Listed records:
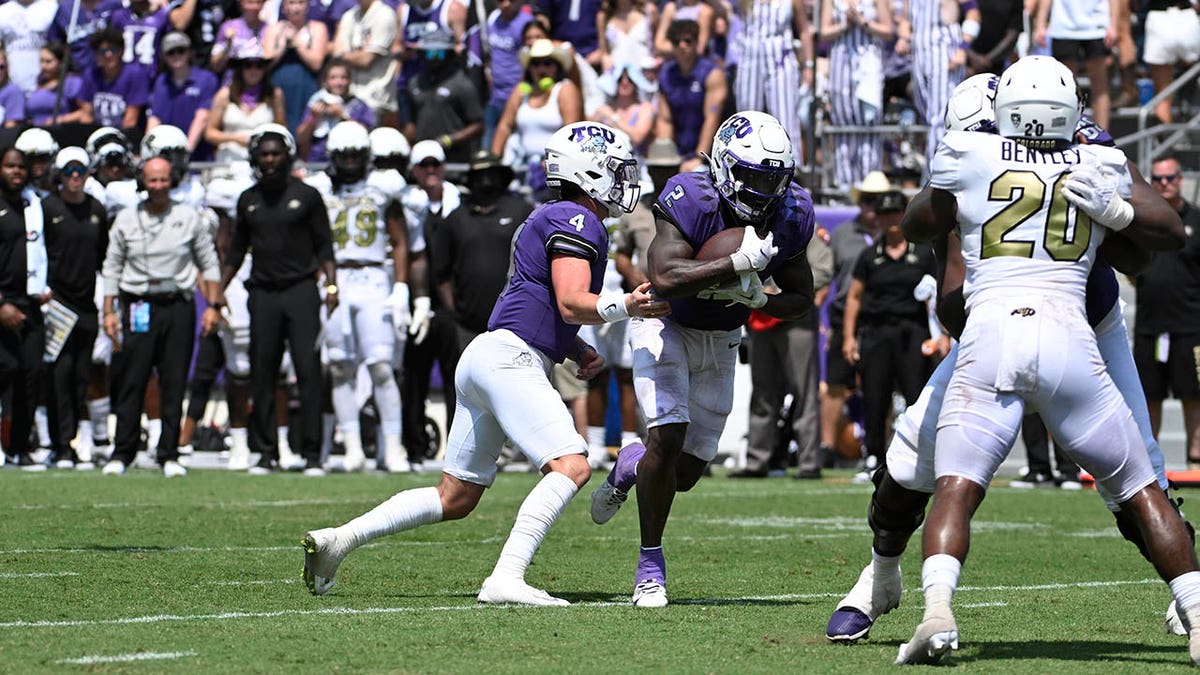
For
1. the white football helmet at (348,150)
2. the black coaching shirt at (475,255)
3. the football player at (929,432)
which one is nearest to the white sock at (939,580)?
the football player at (929,432)

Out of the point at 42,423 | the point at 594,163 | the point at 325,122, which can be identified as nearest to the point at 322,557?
the point at 594,163

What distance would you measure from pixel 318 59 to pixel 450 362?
4.56 metres

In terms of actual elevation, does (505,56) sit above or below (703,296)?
above

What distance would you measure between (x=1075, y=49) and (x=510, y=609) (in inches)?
421

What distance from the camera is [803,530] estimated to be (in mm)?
10117

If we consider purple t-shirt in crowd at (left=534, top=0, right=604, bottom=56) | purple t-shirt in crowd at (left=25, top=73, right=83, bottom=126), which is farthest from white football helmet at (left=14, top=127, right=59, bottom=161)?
purple t-shirt in crowd at (left=534, top=0, right=604, bottom=56)

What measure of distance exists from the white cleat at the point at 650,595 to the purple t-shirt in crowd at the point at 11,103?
1293cm

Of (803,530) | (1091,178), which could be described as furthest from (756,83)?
(1091,178)

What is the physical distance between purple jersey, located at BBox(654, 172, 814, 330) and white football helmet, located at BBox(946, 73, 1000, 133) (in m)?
0.77

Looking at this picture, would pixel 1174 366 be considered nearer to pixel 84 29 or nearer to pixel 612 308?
pixel 612 308

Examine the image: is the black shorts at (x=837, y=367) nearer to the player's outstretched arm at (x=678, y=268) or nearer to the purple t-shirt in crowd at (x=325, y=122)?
the purple t-shirt in crowd at (x=325, y=122)

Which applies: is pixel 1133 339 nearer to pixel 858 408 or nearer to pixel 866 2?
pixel 858 408

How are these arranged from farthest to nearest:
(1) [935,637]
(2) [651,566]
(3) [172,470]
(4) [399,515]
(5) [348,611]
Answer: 1. (3) [172,470]
2. (4) [399,515]
3. (2) [651,566]
4. (5) [348,611]
5. (1) [935,637]

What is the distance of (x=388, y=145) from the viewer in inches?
575
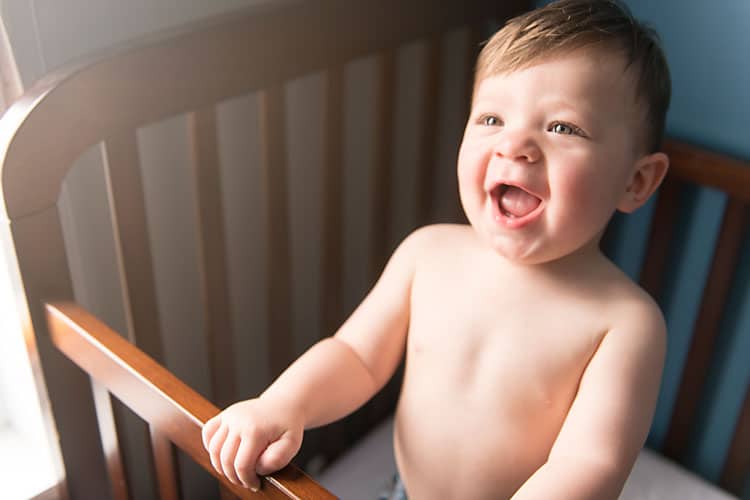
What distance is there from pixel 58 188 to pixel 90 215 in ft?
0.61

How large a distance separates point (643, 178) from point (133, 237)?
0.51 metres

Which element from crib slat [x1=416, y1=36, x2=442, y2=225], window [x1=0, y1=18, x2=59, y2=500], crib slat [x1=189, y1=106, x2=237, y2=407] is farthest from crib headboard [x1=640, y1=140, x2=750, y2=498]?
window [x1=0, y1=18, x2=59, y2=500]

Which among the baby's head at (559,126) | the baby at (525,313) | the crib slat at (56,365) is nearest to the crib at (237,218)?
the crib slat at (56,365)

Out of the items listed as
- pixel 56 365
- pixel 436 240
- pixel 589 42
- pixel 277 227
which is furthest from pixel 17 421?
pixel 589 42

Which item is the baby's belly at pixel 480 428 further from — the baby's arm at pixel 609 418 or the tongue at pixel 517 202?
the tongue at pixel 517 202

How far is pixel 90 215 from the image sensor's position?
91cm

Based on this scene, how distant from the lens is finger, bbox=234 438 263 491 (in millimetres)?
606

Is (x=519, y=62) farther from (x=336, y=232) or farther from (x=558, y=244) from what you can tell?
(x=336, y=232)

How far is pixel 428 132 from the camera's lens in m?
1.14

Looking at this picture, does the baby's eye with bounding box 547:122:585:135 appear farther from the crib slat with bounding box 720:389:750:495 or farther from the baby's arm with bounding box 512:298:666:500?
the crib slat with bounding box 720:389:750:495

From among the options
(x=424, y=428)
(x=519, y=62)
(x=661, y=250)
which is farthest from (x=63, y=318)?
(x=661, y=250)

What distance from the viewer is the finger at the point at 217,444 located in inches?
24.3

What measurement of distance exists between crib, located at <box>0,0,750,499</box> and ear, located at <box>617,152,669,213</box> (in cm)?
33

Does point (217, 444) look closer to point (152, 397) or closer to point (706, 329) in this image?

The task:
Output the records above exactly; leave out the pictures.

Response to the task:
For
1. the white football helmet at (348,150)
2. the black coaching shirt at (475,255)
3. the football player at (929,432)
which one is nearest to the white sock at (939,580)?
the football player at (929,432)

Out of the point at 42,423 | the point at 594,163 | the point at 325,122, which can be identified as nearest to the point at 322,557?
the point at 594,163

What distance would you measure from pixel 318 59 to pixel 450 362?
4.56 metres

In terms of actual elevation, does (505,56) sit above or below (703,296)?
above

What distance would you measure between (x=1075, y=49) and (x=510, y=609) (in inches)?
421

What distance from the camera is [803,530] estimated to be (in mm)?
10117

If we consider purple t-shirt in crowd at (left=534, top=0, right=604, bottom=56) | purple t-shirt in crowd at (left=25, top=73, right=83, bottom=126), which is farthest from white football helmet at (left=14, top=127, right=59, bottom=161)?
purple t-shirt in crowd at (left=534, top=0, right=604, bottom=56)

What measure of distance exists from the white cleat at the point at 650,595 to the purple t-shirt in crowd at the point at 11,103?
1293cm

Of (803,530) | (1091,178), which could be described as furthest from (756,83)?
(1091,178)

What is the physical distance between purple jersey, located at BBox(654, 172, 814, 330) and white football helmet, located at BBox(946, 73, 1000, 133) (in m)?
0.77

Looking at this picture, would pixel 1174 366 be considered nearer to pixel 84 29 or nearer to pixel 612 308?
pixel 612 308

Examine the image: is the black shorts at (x=837, y=367) nearer to the player's outstretched arm at (x=678, y=268) or nearer to the purple t-shirt in crowd at (x=325, y=122)?
the purple t-shirt in crowd at (x=325, y=122)

Which applies: is pixel 1133 339 nearer to pixel 858 408 or nearer to pixel 866 2?
pixel 858 408

How are these arranged from farthest to nearest:
(1) [935,637]
(2) [651,566]
(3) [172,470]
(4) [399,515]
(5) [348,611]
Answer: 1. (3) [172,470]
2. (4) [399,515]
3. (2) [651,566]
4. (5) [348,611]
5. (1) [935,637]

What is the distance of (x=388, y=145) from the viewer in inches?
575
What distance is there from pixel 58 188 to pixel 90 215 in ft?
0.61

How large a distance separates point (643, 178) from point (133, 237)?
0.51 metres

Which element from crib slat [x1=416, y1=36, x2=442, y2=225], window [x1=0, y1=18, x2=59, y2=500], crib slat [x1=189, y1=106, x2=237, y2=407] is farthest from crib headboard [x1=640, y1=140, x2=750, y2=498]?
window [x1=0, y1=18, x2=59, y2=500]

Which among the baby's head at (559,126) | the baby at (525,313) | the crib slat at (56,365) is nearest to the crib at (237,218)?
the crib slat at (56,365)

Out of the items listed as
- pixel 56 365
- pixel 436 240
- pixel 589 42
- pixel 277 227
which is furthest from pixel 17 421?
pixel 589 42

Which item is the baby's belly at pixel 480 428 further from — the baby's arm at pixel 609 418 or the tongue at pixel 517 202?
the tongue at pixel 517 202

How far is pixel 90 215 from the image sensor's position?
91cm

Based on this scene, how distant from the lens is finger, bbox=234 438 263 491 (in millimetres)?
606

Is (x=519, y=62) farther from (x=336, y=232) or farther from (x=558, y=244) from what you can tell?
(x=336, y=232)

How far is pixel 428 132 from the camera's lens in m?
1.14

Looking at this picture, does the baby's eye with bounding box 547:122:585:135 appear farther from the crib slat with bounding box 720:389:750:495 or farther from the baby's arm with bounding box 512:298:666:500?
the crib slat with bounding box 720:389:750:495

From among the options
(x=424, y=428)
(x=519, y=62)
(x=661, y=250)
which is farthest from (x=63, y=318)?
(x=661, y=250)

What distance from the viewer is the finger at the point at 217,444 located in inches?
24.3

What measurement of distance exists between crib, located at <box>0,0,750,499</box> and ear, located at <box>617,152,669,213</box> (in cm)?
33

Does point (217, 444) look closer to point (152, 397) or closer to point (706, 329) in this image?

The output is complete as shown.